» **Исходный текст**:
Вопросы коморбидности РДВГ и ПТСР изучены хуже. Тем не менее, доказано, что РДВГ может повышать уязвимость к стрессу [43].
У детей с РДВГ уровень тревожности выше, чем в общей популяции. Детей с РДВГ и ТР часто направляют на лечение в более позднем возрасте, чем при наличии РДВГ без коморбидных расстройств. Некоторые исследователи предполагают, что это связано с тем, что симптомы тревоги могут ингибировать импульсивность и гиперактивность, ассоциированные с поведенческими нарушениями, – триггером для направления ребенка к детскому психиатру. Диагностика у ребенка с РДВГ ГТР или СФ считается фактором, снижающим риск развития оппозиционно-демонстративного или кондуктивного расстройств поведения. Дети с РДВГ и коморбидным ТР демонстрировали более тяжелые нарушения адаптивного поведения, но не обнаруживали значимых различий в академической успеваемости [44, 45].
В 2009 г. в журнале «Европейская детская и подростковая психиатрия» опубликованы результаты специального Гарвардского исследовательского проекта, продемонстрировавшего ингибирующее влияние РДВГ на течение ТР у детей [46]. В исследовании были рандомизированы: с ТР без коморбидного РДВГ – 253 ребенка, с РДВГ без ТР − 511 детей, соответствовавших диагностическим критериям, таким как РДВГ и ТР – 704. Клиническое состояние детей оценивали при помощи полуструктурированного интервью K-SADS-E и специальных инструментов для оценки тревожной и гиперкинетической симптоматики. Установлено, что тяжесть ТР, клинический вариант расстройства, возраст их манифестации не коррелировали с наличием РДВГ. В то же время при ТР наблюдались более грубые нарушения школьной адаптации, чем при ТР с коморбидным РДВГ.
Наличие у детей с РДВГ коморбидного тревожного расстройства может влиять на их чувствительность к медикаментозному лечению. Делались предположения, что при коморбидной тревоге дети с РДВГ плохо реагируют на терапию метилфенидатом, а также по поводу возможного усиления при таком лечении тревоги, тикозной и депрессивной симптоматики.

» **Данные для анализа**:

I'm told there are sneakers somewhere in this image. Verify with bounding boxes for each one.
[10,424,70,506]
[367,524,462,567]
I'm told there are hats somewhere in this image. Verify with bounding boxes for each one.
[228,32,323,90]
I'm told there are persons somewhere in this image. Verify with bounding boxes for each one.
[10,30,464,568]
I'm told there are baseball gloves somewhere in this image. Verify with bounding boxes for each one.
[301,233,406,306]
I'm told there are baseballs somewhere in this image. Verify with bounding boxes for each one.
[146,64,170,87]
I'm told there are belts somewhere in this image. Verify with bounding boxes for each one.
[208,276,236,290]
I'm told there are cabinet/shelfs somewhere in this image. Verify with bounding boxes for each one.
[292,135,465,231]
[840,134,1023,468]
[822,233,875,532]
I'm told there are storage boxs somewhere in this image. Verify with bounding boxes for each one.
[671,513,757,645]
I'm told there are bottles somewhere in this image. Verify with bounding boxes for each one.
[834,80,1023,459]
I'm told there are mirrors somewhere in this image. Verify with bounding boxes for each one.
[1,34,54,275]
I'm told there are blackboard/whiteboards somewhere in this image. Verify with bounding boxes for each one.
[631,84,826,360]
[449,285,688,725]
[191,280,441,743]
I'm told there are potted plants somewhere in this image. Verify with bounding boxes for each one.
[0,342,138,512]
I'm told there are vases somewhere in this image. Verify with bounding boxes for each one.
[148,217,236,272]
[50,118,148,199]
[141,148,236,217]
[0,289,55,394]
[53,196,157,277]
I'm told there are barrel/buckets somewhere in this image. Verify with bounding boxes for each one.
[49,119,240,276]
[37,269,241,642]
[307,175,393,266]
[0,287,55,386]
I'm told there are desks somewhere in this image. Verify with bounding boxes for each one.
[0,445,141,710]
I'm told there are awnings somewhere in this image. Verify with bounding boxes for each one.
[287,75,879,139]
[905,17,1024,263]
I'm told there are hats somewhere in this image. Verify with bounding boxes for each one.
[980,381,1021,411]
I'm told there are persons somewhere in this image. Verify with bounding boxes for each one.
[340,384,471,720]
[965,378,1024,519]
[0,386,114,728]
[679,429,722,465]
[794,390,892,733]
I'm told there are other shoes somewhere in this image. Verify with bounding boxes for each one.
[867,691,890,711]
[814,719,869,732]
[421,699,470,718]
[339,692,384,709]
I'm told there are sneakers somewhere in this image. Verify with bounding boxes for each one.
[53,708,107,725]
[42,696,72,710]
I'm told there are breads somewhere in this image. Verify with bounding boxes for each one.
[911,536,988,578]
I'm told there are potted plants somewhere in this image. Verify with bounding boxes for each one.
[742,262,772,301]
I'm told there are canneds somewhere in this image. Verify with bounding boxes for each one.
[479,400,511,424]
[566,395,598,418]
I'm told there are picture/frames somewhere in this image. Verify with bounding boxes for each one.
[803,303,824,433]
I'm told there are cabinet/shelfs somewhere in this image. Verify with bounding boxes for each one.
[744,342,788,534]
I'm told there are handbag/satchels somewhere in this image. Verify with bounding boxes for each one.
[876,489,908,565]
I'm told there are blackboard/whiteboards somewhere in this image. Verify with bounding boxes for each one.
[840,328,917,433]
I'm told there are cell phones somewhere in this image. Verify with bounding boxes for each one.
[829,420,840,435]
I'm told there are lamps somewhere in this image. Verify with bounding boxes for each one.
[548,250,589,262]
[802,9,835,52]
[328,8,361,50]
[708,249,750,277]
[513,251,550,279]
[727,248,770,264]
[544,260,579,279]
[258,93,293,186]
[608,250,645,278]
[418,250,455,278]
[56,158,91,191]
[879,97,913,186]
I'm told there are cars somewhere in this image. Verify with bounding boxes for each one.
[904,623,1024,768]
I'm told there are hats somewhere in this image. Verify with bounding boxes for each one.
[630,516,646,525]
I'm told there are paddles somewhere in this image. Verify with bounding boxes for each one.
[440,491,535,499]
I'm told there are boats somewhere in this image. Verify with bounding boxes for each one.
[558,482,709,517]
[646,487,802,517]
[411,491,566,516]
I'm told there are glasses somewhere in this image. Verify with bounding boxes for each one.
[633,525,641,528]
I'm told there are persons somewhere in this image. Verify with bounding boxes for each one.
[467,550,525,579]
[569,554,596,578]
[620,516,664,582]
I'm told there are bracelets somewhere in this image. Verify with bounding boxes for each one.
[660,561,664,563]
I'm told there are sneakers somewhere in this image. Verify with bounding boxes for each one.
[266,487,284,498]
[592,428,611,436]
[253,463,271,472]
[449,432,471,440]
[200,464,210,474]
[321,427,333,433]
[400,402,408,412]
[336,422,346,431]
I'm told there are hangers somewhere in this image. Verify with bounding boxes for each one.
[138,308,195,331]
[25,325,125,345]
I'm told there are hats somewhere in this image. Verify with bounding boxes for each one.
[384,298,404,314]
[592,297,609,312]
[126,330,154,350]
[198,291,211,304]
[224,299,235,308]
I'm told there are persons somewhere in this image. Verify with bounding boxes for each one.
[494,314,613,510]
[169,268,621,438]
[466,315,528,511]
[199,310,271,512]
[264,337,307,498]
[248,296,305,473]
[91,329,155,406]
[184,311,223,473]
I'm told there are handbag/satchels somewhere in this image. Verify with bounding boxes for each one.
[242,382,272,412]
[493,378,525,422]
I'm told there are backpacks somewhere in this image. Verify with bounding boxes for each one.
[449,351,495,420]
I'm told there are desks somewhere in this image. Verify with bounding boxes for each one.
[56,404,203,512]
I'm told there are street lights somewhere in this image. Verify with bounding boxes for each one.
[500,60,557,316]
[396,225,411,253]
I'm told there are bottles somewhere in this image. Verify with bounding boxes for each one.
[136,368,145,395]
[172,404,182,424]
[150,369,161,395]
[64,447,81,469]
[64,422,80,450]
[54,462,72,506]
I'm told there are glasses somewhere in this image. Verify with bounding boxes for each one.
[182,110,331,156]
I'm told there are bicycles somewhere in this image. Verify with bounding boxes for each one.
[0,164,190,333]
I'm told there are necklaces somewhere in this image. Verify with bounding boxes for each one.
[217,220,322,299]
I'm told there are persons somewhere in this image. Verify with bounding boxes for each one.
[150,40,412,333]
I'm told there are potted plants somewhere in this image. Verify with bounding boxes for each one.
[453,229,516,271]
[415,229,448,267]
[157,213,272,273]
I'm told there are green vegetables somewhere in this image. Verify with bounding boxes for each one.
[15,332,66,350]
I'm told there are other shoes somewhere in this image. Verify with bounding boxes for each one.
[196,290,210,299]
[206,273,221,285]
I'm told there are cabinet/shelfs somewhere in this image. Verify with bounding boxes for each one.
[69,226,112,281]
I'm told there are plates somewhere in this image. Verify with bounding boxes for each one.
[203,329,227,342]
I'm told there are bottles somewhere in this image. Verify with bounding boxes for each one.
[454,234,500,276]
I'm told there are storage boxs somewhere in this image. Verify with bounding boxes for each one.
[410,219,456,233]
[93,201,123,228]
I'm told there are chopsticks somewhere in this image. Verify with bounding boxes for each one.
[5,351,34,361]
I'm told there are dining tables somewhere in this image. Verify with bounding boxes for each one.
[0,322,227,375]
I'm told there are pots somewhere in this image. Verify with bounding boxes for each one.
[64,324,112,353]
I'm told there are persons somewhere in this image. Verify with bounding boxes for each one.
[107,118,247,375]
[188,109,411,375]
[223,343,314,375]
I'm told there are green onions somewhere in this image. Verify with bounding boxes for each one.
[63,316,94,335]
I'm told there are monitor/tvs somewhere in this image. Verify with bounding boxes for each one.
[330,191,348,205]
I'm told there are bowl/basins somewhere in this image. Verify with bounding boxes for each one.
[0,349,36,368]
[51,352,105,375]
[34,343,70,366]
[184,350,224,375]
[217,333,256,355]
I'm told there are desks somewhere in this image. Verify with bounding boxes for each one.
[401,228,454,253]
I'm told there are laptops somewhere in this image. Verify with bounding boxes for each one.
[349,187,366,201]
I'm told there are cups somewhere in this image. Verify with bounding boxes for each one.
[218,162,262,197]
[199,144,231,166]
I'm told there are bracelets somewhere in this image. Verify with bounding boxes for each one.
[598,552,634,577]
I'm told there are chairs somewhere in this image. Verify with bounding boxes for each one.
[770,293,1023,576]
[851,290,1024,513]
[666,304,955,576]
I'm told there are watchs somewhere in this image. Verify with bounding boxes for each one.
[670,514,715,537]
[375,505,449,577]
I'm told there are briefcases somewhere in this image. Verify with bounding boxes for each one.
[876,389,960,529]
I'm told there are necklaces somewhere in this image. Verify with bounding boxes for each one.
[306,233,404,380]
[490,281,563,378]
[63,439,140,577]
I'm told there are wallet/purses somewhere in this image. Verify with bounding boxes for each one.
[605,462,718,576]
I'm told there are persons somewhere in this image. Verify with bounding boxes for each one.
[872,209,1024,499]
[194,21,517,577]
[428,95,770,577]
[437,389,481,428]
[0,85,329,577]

» **Задания**:
- a) Перечислите все показатели тревожного расстройства, которые, согласно тексту о коморбидности РДВГ, не коррелировали с наличием РДВГ в Гарвардском исследовании.
- b) Приведите продолжение текста о коморбидности РДВГ и тревожных расстройств, начиная сразу после его последнего предложения.

» **Ответы к заданиям**:
- a) Тяжесть ТР, клинический вариант расстройства, возраст манифестации.

- b)
В Украине метилфенидат применяли у 2 детей в возрасте от 11 до 13 лет, имевших РДВГ с коморбидным ГТР. Дети находились под наблюдением в процессе титрации дозы метилфенидата, назначенной немецким доктором. В обоих случаях имели место усиление плаксивости, кратковременные эпизоды раздражительности, ажитированное поведение через 2-4 часа после приема психостимулятора. После достижения эффективной дозы и перевода пациента на прием пролонгированной формы метилфенидата (концерты) описанная выше симптоматика редуцировалась.
Результаты нескольких контролируемых исследований подтвердили, что коморбидное ТР не является основанием для отказа от лечения РДВГ психостимуляторами.
В одном из испытаний установлено отсутствие различий в ответе на метилфенидат у детей с РДВГ и коморбидной тревогой и с РДВГ без тревоги [47]. В другом исследовании доказано, что терапия метилфенидатом РДВГ с коморбидным ТР приводит к редукции импульсивности, гиперактивности, невнимательности и тревожно-фобической симптоматики [48]. Добавление селективных ингибиторов обратного захвата серотонина (СИОЗС) к такой терапии признано эффективным.
Согласно требованиям к программно-целевому обслуживанию детей с гиперкинетическим расстройством, терапию РДВГ с коморбидным ТР рекомендуется начинать с когнитивно-поведенческой терапии [19]. При недостаточной эффективности психотерапии назначают СИОЗС. При невозможности проведения когнитивно-поведенческой терапии лечение также рекомендовано начинать с данных препаратов. При сохранении нарушений адаптивного поведения после стабилизации дозы СИОЗС независимо от степени редукции тревожно-фобической симптоматики к терапии рекомендовано добавлять метилфенидат.
Список литературы находится в редакции.